Dar consciência e autonomia a esta mulher, que uma vez fragilizada não consegue sair do ciclo da violência instalada, muitas vezes “naturalizada”  por ela própria num ciclo nocivo e vicioso. Dar consciência no sentido dela buscar na Família uma base de referência em que ela possa de fortalecer para lidar com a situação, uma vez que o maior desafio que este problema ocorre, majoritariamente, nas relações de proximidade, íntimas, afetivas, intrafamiliar. Dar autonomia é fazer com que ela, primeiramente, rompa o silêncio, confie nas instituições e denuncie, trate sua co-dependência emocional do agressor e se emancipe com autonomia financeira, necessário em muitos casos.

Nas periferias, cultura de paz, é uma utopia? ou existem meios efetivos de alcança-lá?

Existem meios sim; o trabalho é de longo prazo sem dúvida e os orçamentos devem refletir estas práticas!

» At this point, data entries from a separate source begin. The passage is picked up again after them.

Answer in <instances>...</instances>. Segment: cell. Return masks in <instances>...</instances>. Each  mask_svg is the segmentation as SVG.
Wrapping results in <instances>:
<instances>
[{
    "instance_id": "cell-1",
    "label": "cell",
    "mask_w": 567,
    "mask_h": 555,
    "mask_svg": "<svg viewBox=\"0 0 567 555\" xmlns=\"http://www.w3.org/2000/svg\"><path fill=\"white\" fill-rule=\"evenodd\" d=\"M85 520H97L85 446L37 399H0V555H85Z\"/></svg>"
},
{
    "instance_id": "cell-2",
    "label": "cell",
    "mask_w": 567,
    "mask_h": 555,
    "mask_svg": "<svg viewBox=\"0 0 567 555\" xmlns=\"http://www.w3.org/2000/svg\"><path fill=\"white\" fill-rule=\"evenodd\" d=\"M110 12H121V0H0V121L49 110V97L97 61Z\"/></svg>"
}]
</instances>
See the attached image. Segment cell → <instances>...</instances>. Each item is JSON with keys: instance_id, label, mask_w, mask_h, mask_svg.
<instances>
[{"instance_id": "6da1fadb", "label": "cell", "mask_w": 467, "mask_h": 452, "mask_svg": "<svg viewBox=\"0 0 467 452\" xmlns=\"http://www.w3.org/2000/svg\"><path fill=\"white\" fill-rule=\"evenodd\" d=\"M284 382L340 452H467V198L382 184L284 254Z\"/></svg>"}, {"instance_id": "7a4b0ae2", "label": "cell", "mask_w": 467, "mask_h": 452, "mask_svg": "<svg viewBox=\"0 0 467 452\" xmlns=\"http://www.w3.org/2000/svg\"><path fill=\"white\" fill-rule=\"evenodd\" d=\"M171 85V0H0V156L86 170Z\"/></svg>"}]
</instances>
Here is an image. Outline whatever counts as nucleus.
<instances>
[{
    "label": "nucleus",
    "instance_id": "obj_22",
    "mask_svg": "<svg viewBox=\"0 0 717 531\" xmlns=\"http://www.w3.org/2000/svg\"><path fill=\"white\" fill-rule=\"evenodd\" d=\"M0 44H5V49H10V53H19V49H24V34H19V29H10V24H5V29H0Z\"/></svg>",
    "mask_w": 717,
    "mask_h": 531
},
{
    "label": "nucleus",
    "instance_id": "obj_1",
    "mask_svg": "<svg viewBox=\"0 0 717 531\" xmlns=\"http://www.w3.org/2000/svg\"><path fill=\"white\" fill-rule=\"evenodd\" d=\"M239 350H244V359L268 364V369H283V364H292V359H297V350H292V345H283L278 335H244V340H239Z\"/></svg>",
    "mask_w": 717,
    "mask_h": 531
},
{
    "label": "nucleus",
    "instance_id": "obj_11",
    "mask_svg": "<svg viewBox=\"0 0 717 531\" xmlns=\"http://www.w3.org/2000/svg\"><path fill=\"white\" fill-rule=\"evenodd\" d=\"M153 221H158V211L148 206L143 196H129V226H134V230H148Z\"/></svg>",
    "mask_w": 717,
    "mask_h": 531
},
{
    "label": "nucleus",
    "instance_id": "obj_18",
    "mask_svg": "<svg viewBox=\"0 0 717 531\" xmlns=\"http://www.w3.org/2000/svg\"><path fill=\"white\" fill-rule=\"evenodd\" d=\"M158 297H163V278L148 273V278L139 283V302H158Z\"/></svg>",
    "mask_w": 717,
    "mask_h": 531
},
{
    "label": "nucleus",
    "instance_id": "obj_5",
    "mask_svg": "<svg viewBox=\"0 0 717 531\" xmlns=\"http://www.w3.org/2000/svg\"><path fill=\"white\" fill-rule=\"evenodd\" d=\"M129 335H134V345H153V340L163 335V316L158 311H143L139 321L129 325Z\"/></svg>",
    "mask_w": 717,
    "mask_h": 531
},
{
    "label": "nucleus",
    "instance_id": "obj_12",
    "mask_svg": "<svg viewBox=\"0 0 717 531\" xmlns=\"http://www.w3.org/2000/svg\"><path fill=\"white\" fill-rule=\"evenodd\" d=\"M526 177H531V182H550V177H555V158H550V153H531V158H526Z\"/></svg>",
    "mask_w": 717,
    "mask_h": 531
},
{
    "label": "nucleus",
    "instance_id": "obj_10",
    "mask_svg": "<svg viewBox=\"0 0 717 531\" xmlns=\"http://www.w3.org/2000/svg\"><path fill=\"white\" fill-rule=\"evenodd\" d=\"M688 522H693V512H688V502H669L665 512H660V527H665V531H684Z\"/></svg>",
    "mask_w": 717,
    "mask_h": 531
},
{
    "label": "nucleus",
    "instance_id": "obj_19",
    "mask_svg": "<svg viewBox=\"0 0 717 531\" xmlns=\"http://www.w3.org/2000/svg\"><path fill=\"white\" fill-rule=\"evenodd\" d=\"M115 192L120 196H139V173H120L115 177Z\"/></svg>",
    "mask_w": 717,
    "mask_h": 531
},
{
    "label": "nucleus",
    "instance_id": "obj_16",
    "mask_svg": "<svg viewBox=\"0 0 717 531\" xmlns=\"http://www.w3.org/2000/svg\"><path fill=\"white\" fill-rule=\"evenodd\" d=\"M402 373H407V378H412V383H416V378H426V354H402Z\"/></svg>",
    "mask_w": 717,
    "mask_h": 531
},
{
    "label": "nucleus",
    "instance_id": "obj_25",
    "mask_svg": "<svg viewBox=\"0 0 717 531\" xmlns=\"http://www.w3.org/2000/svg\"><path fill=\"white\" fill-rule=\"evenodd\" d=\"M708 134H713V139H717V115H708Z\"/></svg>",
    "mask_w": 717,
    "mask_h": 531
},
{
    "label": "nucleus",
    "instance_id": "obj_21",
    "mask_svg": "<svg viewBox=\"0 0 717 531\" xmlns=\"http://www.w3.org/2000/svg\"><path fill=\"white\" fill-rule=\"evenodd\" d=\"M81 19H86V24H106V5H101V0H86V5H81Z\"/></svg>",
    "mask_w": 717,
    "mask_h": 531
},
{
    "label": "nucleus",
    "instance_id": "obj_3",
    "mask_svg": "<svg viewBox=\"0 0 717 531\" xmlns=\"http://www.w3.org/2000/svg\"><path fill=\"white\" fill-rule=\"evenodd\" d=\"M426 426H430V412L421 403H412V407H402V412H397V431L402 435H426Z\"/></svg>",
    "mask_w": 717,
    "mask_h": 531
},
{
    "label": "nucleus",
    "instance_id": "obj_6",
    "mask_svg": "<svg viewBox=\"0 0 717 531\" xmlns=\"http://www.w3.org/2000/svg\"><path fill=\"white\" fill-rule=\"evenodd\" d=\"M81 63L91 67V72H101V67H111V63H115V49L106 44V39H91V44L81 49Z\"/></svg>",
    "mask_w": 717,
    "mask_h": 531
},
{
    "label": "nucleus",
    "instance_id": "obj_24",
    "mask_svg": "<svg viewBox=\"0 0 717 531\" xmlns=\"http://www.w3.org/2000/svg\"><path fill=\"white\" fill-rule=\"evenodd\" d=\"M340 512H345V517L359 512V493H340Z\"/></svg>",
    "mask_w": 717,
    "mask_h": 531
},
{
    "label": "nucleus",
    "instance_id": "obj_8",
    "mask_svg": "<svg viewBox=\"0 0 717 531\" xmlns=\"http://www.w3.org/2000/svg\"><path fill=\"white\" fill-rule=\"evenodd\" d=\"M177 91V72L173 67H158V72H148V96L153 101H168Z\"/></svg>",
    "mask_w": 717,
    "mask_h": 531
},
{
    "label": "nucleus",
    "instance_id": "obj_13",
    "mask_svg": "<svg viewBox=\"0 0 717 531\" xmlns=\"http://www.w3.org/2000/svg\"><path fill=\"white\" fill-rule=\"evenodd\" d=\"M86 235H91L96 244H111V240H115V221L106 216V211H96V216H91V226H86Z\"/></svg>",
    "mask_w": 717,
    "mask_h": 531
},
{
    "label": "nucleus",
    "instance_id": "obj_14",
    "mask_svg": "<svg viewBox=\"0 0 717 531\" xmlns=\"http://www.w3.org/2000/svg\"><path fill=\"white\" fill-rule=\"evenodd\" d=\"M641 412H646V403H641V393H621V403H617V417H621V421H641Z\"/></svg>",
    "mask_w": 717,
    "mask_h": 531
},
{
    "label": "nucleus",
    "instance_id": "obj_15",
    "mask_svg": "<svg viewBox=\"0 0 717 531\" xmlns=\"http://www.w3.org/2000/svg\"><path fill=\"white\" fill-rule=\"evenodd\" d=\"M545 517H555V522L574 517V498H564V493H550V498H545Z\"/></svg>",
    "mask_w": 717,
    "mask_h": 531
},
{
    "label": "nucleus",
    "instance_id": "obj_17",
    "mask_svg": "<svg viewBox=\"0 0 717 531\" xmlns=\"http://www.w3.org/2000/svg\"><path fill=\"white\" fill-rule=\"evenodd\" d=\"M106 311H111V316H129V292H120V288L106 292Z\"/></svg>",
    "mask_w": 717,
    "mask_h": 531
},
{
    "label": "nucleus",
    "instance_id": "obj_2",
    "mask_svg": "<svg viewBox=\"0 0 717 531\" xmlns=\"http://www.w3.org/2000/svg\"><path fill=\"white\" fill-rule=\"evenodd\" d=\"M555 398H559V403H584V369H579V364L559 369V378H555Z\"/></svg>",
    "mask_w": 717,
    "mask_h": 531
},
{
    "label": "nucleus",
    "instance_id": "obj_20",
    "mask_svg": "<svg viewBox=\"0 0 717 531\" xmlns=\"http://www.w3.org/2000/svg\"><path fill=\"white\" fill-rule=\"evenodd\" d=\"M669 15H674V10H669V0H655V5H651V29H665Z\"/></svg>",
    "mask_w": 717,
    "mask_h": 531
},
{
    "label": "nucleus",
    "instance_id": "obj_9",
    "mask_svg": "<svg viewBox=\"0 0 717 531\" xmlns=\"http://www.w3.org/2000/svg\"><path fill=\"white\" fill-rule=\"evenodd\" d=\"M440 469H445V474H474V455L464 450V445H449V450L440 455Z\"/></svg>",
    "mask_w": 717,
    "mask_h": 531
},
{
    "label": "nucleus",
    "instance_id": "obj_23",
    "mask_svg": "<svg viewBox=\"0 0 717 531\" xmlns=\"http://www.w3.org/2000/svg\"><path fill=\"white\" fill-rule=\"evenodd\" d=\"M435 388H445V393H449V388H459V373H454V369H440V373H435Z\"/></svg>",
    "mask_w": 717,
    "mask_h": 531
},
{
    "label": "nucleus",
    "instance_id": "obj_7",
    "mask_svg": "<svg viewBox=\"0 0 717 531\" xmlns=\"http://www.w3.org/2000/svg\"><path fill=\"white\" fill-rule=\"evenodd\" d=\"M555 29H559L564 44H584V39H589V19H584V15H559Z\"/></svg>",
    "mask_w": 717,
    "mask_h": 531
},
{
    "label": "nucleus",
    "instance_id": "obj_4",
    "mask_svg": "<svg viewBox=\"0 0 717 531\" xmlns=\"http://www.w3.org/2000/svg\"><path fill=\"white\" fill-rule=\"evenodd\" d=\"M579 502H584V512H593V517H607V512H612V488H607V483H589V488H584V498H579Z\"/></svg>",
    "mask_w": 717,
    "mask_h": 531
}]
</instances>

Para de fazer a Paz precisa de muito dinheiro e investimento público! Precisa priorizar as políticas públicas para os ambientes onde cruzam as vulnerabilidades sociais e criminais! Georeferencia o problema e atua de forma conjunta com a comunidade numa prática de redes colaborativas, cooperativas tendo a participação social como método de  gestão e o diálogo social como mecanismo permanente de controle social.

Como vê o desafio de estar à frente de uma pasta de Direito Humanos, tão desrespeitados e mal interpretados pela nossa sociedade?

Os Direito Humanos envolvem todo o artigo 5° da CF com seus 78 incisos e 2 parágrafos e o seu pressuposto fundamental é preservar a vida e a dignidade humana de qualquer pessoa, independentemente da sua condição social, de gênero, etnia ou vulnerabilidade!

O maior desafio hoje é precarização da pauta e dos serviços a ela relacionados seja aquele voltado à Pessoa Idoso, à Pessoa com Deficiência, à Mulher, à Criança, ao Adolescente, à Juventude, do Refugiado, do Imigrante, do Apátrida, da Pessoa em Situação de Rua, da Pessoa LGBTT, à Intolerância Religiosa, à Iguadade Racial, às Pessoas Presas e seus familiares com baixíssimos investimentos, nos últimos anos em função da crise fiscal do Estado brasileiro; e para agravar recentemente, diante da crise política que estamos vivendo, a conquista dos direitos sociais e humanos estão sob risco por estarmos num ambiente de extrema recessão e alta fragilidade institucional; esta conjuntura revela que, após quase 30 anos da nossa Constituição Cidadã, lamentavelmente, não consolidamos o Estado Democrático Brasileiro!

Sigamos firmes e fortes com coragem para mudar! “Não vamos desistir do Brasil!”